• **Data extracts**:
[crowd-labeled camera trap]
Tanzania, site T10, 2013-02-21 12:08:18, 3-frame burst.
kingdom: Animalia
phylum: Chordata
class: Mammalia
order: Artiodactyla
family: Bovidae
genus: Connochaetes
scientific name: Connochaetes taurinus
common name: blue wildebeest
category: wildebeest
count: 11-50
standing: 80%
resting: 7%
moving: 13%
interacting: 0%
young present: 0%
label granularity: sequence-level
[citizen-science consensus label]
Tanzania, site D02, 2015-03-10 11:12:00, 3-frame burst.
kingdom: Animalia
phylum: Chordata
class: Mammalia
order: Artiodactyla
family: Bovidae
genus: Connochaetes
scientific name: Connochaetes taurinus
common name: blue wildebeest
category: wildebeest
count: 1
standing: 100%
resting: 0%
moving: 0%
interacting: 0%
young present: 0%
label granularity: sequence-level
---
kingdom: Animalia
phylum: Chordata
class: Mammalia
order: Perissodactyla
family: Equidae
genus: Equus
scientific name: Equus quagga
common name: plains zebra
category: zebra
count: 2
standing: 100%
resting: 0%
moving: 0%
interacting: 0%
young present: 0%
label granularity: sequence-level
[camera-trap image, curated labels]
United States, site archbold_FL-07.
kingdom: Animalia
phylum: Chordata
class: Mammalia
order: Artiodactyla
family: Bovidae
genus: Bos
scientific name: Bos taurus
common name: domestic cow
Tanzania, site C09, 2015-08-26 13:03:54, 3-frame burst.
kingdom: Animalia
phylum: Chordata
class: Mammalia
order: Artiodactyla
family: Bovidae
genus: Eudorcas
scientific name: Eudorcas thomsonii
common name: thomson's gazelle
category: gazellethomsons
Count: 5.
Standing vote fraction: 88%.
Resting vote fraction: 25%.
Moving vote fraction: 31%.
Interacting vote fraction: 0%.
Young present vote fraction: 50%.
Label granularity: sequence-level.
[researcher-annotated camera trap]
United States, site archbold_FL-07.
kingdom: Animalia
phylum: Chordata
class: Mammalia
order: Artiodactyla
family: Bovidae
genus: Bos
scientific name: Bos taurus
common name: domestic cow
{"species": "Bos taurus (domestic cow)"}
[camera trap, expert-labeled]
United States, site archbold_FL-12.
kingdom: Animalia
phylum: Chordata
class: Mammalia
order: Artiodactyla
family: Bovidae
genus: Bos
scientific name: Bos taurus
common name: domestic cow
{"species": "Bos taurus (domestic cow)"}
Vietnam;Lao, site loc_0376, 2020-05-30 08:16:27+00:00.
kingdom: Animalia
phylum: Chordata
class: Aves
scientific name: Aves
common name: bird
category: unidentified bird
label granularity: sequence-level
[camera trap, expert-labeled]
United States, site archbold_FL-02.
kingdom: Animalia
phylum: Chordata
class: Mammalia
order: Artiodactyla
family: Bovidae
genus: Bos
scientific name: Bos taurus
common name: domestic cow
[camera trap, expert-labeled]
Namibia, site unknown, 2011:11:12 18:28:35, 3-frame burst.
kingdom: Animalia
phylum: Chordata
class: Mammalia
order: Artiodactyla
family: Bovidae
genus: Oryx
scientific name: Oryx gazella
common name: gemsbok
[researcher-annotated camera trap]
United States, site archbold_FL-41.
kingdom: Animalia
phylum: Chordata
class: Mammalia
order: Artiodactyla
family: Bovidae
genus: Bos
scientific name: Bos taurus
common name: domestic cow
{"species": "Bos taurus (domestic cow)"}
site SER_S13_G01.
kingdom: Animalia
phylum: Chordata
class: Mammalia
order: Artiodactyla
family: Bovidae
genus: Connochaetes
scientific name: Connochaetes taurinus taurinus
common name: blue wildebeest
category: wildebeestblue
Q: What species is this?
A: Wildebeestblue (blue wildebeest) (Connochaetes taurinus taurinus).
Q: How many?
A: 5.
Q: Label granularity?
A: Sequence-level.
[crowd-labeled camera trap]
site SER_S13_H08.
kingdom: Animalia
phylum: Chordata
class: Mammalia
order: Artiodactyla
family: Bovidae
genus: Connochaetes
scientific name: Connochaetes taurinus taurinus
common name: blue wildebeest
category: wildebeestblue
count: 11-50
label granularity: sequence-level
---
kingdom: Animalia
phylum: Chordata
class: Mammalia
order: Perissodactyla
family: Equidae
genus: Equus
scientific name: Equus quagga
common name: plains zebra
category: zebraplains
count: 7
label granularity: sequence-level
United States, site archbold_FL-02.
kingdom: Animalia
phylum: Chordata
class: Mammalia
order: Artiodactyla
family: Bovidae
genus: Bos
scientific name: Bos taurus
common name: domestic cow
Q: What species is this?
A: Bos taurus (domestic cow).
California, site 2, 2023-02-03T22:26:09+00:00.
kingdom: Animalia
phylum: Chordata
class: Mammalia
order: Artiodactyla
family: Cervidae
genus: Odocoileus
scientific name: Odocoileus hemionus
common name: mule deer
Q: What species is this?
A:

• **Problem to work on**: Where a line above holds the word "frame", copy it.

• **Response for this exercise**:
Tanzania, site T10, 2013-02-21 12:08:18, 3-frame burst.
Tanzania, site D02, 2015-03-10 11:12:00, 3-frame burst.
Tanzania, site C09, 2015-08-26 13:03:54, 3-frame burst.
Namibia, site unknown, 2011:11:12 18:28:35, 3-frame burst.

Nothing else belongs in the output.